Thorpe’s experience abroad was against the backdrop of immense injustice, as people all over the world organized to end the U.S led war in the middle east. She was struck by the response but ultimately understood we’re all a lot more interconnected than we realize.
“In some cases, like all the way around the world, it’s rooted in the sense of ‘we are all equal in our shared humanity,’” said Thorpe, “and just a sense of solidarity with other people that are experiencing similar things.”
At Felons, a restaurant in Brisbane, I joined students from the Queensland University of Technology for dinner. I asked one accounting student what his perception of the United States is. He laughed as he said “a wild, wild west,” just missing an “obviously” to complete the sentence. He continued, distraught with the lack of regulation for corporations and the freemarket facade. Thorpe had a similar experience.
“They couldn’t understand, like the rationale for the entrance into the Iraq War, which they thought they saw as devastating to the stability of the Middle East, and certainly harmful to people there,” said Thorpe.
It’s clear: our communities are undeniably fighting the same fights. Our governments are complicit in the same harmful policies. I came to many realizations on this trip, but ultimately discovered something greater. I was indifferent to this collective struggle because I was meant to be, and further introspection unveiled the illusion and shaped a new worldview.
I live in a country where it is noble to be independent and self-reliant. Where the man living on the street and the woman relying on government assistance for groceries are met with the same response: they simply didn’t try hard enough. It is this misconception that exposes the most dangerous aspects of individualism: perceiving the struggles of others as separate from our own and believing the root causes are somehow the product of individual decisions as opposed to systemic oppression.
When I came back to Seattle, I uncovered that individualistic ideologies manifest in many different ways. It took witnessing a collective fight for justice abroad, for me to realize our struggles are inextricably linked.
“I think it’s important not to exceptionalize our own experiences. And we see that in the United States a lot,” said Thorpe, alluding to the concept of American exceptionalism which uniquely positions the United States as an ideologically superior empire compared to other nations. “But I think that that really obscures a lot of the commonalities that we face, both in our struggles and even in our triumphs, with people in other areas of the world.”
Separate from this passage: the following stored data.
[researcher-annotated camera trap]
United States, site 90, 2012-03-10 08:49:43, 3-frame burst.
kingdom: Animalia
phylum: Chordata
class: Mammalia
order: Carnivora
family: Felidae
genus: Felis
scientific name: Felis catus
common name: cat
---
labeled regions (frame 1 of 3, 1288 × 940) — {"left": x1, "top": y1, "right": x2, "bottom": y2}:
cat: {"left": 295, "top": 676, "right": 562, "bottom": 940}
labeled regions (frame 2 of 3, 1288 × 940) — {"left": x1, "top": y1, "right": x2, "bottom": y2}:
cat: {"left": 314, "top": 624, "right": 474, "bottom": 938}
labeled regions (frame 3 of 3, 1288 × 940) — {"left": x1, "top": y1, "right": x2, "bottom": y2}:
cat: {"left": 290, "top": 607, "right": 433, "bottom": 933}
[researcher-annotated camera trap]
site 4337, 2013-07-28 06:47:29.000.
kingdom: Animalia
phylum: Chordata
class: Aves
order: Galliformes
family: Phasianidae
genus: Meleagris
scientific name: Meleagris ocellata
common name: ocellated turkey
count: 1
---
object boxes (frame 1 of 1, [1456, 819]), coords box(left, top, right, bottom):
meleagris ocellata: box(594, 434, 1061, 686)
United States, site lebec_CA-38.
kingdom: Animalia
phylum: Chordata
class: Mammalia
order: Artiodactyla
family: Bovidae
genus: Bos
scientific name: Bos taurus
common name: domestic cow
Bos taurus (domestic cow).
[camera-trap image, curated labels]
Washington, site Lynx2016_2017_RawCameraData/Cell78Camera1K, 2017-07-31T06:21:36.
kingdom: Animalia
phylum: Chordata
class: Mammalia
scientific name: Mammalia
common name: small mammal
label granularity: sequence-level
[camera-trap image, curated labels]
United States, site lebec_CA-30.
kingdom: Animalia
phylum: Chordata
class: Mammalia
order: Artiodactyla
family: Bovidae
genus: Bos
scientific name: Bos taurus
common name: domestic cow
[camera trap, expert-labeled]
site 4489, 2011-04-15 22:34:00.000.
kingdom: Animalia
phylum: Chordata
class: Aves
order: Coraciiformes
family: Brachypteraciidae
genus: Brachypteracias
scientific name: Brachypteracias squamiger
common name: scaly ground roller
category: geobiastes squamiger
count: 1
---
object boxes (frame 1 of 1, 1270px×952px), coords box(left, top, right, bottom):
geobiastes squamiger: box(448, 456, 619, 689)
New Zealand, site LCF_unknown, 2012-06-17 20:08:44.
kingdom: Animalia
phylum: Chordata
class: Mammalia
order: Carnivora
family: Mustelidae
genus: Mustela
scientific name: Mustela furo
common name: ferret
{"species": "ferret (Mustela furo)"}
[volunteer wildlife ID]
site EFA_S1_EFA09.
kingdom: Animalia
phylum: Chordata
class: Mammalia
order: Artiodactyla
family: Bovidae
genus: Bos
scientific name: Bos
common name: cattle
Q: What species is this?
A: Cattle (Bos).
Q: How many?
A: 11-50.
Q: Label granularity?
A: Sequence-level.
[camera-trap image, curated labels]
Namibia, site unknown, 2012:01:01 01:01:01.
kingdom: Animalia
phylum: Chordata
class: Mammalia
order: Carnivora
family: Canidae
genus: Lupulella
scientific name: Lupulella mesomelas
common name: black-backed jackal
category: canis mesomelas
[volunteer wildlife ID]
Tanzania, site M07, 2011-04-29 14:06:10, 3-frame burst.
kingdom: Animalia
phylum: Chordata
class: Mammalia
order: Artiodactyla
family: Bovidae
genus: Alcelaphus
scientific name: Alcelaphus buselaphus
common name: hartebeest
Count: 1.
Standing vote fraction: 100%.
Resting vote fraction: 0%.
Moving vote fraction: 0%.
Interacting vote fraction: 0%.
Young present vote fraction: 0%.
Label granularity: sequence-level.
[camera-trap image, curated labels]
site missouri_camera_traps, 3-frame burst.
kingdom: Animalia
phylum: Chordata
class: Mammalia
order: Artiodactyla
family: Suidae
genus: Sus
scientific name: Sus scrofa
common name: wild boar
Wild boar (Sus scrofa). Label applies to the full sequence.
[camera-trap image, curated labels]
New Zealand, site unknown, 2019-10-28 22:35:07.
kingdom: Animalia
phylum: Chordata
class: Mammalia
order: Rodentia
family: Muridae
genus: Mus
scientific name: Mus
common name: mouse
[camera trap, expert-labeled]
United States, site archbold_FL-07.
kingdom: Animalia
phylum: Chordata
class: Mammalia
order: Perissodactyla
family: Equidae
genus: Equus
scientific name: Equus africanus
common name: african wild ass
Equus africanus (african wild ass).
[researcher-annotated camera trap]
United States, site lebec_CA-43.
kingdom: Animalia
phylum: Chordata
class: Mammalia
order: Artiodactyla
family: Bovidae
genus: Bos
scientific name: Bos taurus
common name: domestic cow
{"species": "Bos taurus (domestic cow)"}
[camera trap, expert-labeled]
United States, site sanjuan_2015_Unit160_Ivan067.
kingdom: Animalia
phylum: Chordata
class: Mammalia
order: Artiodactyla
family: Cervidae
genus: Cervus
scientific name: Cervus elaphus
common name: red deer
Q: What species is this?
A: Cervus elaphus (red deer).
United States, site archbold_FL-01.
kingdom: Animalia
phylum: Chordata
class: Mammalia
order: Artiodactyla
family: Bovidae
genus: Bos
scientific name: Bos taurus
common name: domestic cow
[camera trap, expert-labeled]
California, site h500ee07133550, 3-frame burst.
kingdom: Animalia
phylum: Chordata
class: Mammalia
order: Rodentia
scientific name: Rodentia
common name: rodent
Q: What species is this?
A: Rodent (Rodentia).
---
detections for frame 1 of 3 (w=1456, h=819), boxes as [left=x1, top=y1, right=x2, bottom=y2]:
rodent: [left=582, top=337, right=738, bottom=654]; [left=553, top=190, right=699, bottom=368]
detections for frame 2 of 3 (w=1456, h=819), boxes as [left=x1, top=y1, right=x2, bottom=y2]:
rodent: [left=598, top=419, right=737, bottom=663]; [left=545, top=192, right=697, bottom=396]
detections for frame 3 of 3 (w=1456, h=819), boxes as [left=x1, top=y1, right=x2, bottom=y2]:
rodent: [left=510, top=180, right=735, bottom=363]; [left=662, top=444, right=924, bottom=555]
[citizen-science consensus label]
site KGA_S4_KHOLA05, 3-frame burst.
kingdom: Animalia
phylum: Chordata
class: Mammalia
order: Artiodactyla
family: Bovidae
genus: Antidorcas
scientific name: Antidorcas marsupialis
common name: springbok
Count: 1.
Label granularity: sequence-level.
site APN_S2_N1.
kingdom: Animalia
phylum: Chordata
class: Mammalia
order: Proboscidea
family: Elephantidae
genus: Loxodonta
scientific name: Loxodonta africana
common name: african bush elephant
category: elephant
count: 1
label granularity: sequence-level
Perceiving struggle as an individual experience as opposed to a communal endeavor jeopardized my worldview. The social injustices experienced by Australians are no different from those in the U.S, or anywhere else in the world. When we’re together, we’re capable of fighting a larger empire that believes there is a correct way to organize against inequality. That warps the mind to believe our neighbors are unconcerned with our struggle, that justice will come if we wait.
“There comes a time when the cup of endurance runs over,” said King in “Letter,” “and men are no longer willing to be plunged into an abyss of injustice where they experience the bleakness of corroding despair.”
The context of King’s piece is important. He wrote “Letter” while experiencing segregation and severe state violence. Though the circumstances have changed, the presence of injustice has never ceased. As the trip concluded, one classmate dreaded returning to the disorder, referencing the current political state of affairs back home. He was echoing my line of thought from before I arrived. But now, at the end of my study abroad experience, I distinctly understood that our collective fight for a free and just world must persist even in the presence of divisive forces. It is a radical and crucial effort.
King captured this sentiment over 60 years ago and it is just as vital today.